Fly the gum-free skies For the Doublemint twins, Lambert International Airport in St. Louis would bring double the disappointment.

Nowhere - not in the concession store, not in the snack bar, not even in the candy machine - could they find a single stick of Wrigley's chewing gum. Or any gum, for that matter. The airport doesn't sell it.

The twins would find the same problem at other airports, including Tucson, Ariz.; Portland, Ore.; and Tampa and Orlando, Fla.

``I wouldn't say it's a backlash against the usage of gum, but against users who don't dispose of it properly,'' says Carolyn Fennell, a spokeswoman for the Orlando airport. ``We're a very aesthetic terminal. We pride ourselves on cleanliness, and the residue of gum detracted'' from the cleanliness, she says. So in May, when the concessionaire's lease was up, the airport authority gave out new contracts, minus the right to sell chewing gum.

As airports are remodeled, upholstered, and carpeted, airport authorities are looking closely at maintenance problems brought on by gum deposits.

``We get calls from other airports, asking how we got away with it,'' says Paul MacAlester an official of the Tampa airport. The airport, lined with 6 acres of carpeting, decided to go gum-free when it opened in 1971.

Them as has, gits

Courtenay Slater quibbles with Americans' reputation of being ``financial profligates.'' Sure, they save far less than what the Japanese save, and they tend to borrow more on credit.

``But if you look at the balance sheet of the US economy, you see that their assets far exceed their liabilities,'' says Dr. Slater, president of the economic research firm CEC Associates and former chief economist at the Commerce Department.

Slater has organized the assets, liabilities, and net worth (assets minus liabilities) for the 60 million American households in the same way that companies do. Assets include physical assets (houses, cars, boats, dishwashers, etc.) and financial assets (money in checking accounts, savings accounts, stocks, bonds, etc.). Liabilities include mortgages, consumer and other debt.

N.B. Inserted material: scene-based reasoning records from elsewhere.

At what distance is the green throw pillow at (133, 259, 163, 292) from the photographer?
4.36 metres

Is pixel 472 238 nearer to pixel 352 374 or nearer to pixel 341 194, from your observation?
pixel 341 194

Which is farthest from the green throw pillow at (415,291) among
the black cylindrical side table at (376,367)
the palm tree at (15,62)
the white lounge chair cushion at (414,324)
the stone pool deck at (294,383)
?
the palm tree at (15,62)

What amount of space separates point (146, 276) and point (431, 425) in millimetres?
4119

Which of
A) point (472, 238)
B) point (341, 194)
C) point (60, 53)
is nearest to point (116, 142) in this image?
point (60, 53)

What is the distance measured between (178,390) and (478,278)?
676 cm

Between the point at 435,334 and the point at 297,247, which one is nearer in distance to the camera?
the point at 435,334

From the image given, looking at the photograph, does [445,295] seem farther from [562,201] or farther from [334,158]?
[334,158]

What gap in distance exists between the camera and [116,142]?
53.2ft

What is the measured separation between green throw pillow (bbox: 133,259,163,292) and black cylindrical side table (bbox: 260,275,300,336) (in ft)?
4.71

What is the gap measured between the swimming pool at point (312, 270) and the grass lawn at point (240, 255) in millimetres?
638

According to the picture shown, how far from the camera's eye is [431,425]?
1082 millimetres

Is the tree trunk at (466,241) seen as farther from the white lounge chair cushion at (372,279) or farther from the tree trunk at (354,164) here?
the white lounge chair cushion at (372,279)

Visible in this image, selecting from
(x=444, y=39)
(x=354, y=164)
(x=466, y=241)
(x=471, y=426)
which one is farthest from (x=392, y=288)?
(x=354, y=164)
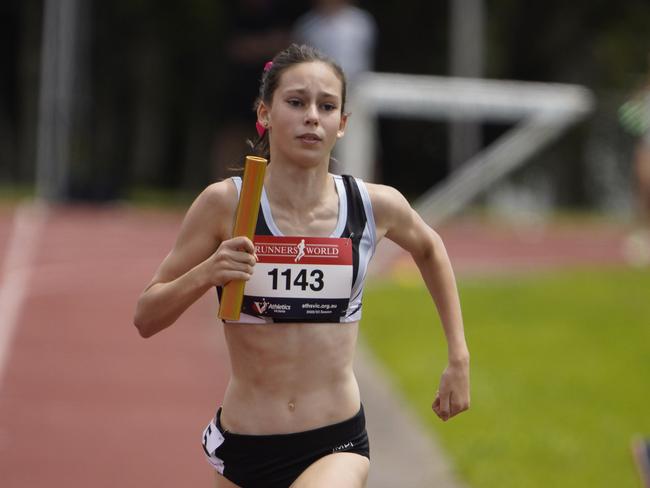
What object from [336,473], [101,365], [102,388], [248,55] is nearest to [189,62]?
[248,55]

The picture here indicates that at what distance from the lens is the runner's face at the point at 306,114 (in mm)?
3768

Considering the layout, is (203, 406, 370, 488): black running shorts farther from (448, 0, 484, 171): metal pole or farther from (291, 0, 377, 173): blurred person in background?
(448, 0, 484, 171): metal pole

Slater found that the Americans' balance sheet shows them to be a robust lot financially, with assets exceeding liabilities by $13 trillion. That's about double (in real, i.e., non-inflationary terms) from what Americans had in 1965. The spoils haven't been divvied up equally, however - especially during the 1980s. Between 1982 and '85, the rise in the stock market accounted for 40 percent of the $3.1 trillion increase in wealth. Only a fraction benefited, however, since only 20 percent of the population owns stocks and bonds.

By contrast, real estate - the middle-class investment, with some 60 percent of the population owning their own homes - contributed only 7 percent of the increase in wealth.

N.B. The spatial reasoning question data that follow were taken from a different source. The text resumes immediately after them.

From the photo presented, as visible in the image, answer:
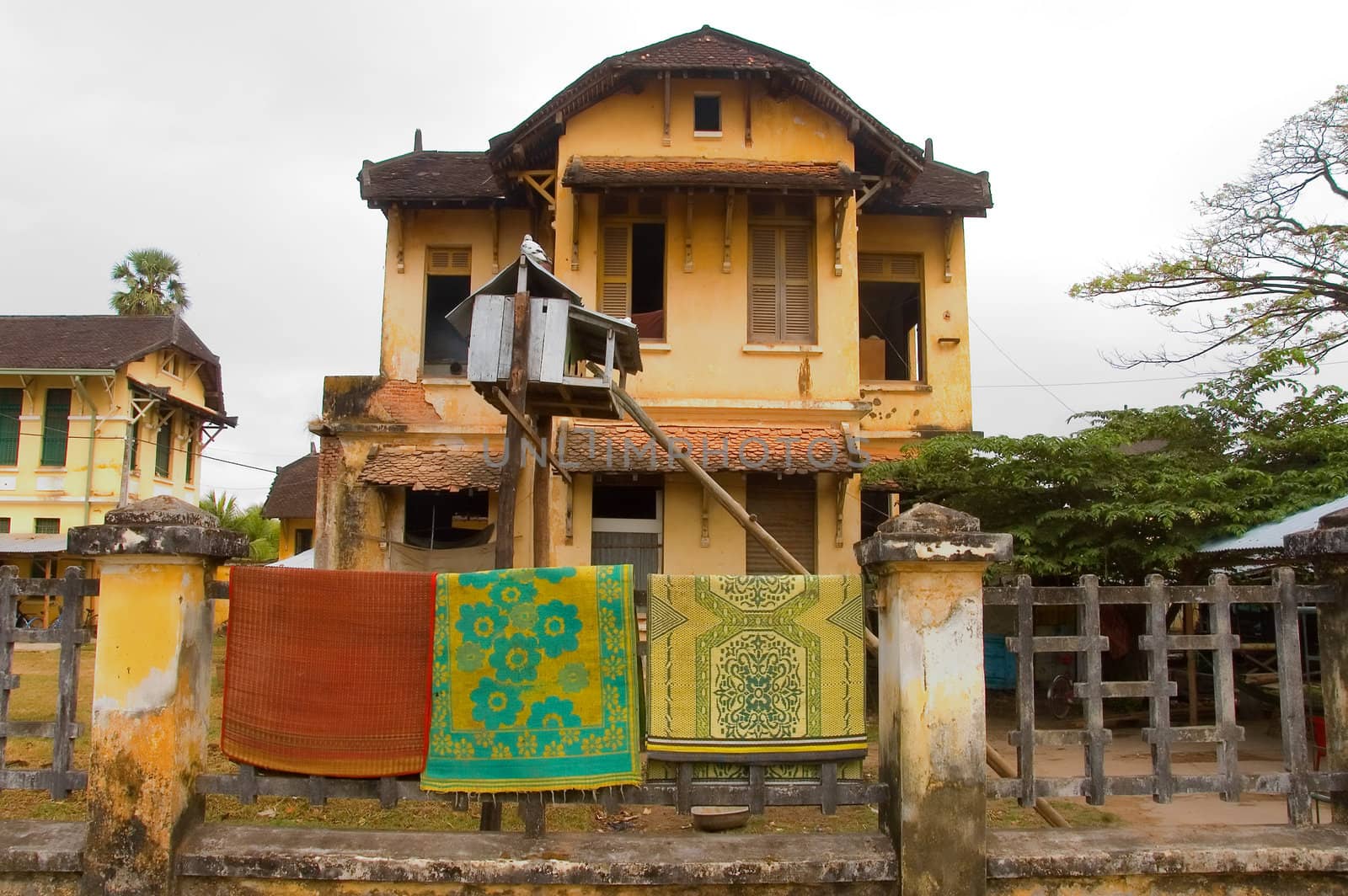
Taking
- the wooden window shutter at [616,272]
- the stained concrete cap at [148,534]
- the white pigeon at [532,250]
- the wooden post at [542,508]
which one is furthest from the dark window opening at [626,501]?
the stained concrete cap at [148,534]

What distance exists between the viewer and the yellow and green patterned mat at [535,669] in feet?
13.1

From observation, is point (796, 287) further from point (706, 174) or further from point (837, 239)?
point (706, 174)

This is a marked change from the 1970s, when the middle class enjoyed rapid gains in its net worth. Between 1978 and 1981, real estate prices accounted for 37 percent of the increase in wealth, stocks and bonds for 12 percent. Slater thinks the balance will shift back toward middle-class investments, because ``the bull market has got to peak. Then again, I've thought that for a long time.''

Mergers: bad news for wages

Anyone who was at Continental Airlines four years ago knows firsthand what Richard Belous's econometric models are saying - that mergers, acquisitions, and corporate raiding spell trouble for workers' wages.

After Frank Lorenzo merged the unionized Continental Airlines with his non-union Texas Air, he took Continental through bankruptcy, voided the union contracts, and set up a non-unionized shop. Wages fell.

Dr. Belous, a senior labor economist at the Conference Board, goes one step further than the Continental message. Not only has the financial impact of mergers, acquisitions, and increased debt been important in holding down wages, he says, it has been the most important factor.

Until the 1980s, if a company, industry, or the economy ran into trouble, people would lose their jobs, but only in rare cases would people take a pay cut. Today, wages are much more ``flexible'' downward.

Economists typically point to several reasons for this increased flexibility: competition from imports; having more women and part-time workers in the job market; a drop in union membership; recession; and deregulation.

But Belous says this is not enough. The ``missing link,'' he says, is the financial revolution of mergers, acquisitions, and short-term debt.

With the likes of Carl Icahn, T.Boone Pickens, or some other corporate raider on the prowl, many management teams feel vulnerable to being ``thrown out,'' Belous says. To fend off unwanted suitors, they have to make their company too expensive to buy by keeping its stock price and short-term profits high. And to boost profits quickly, they have to slash costs, which includes labor costs.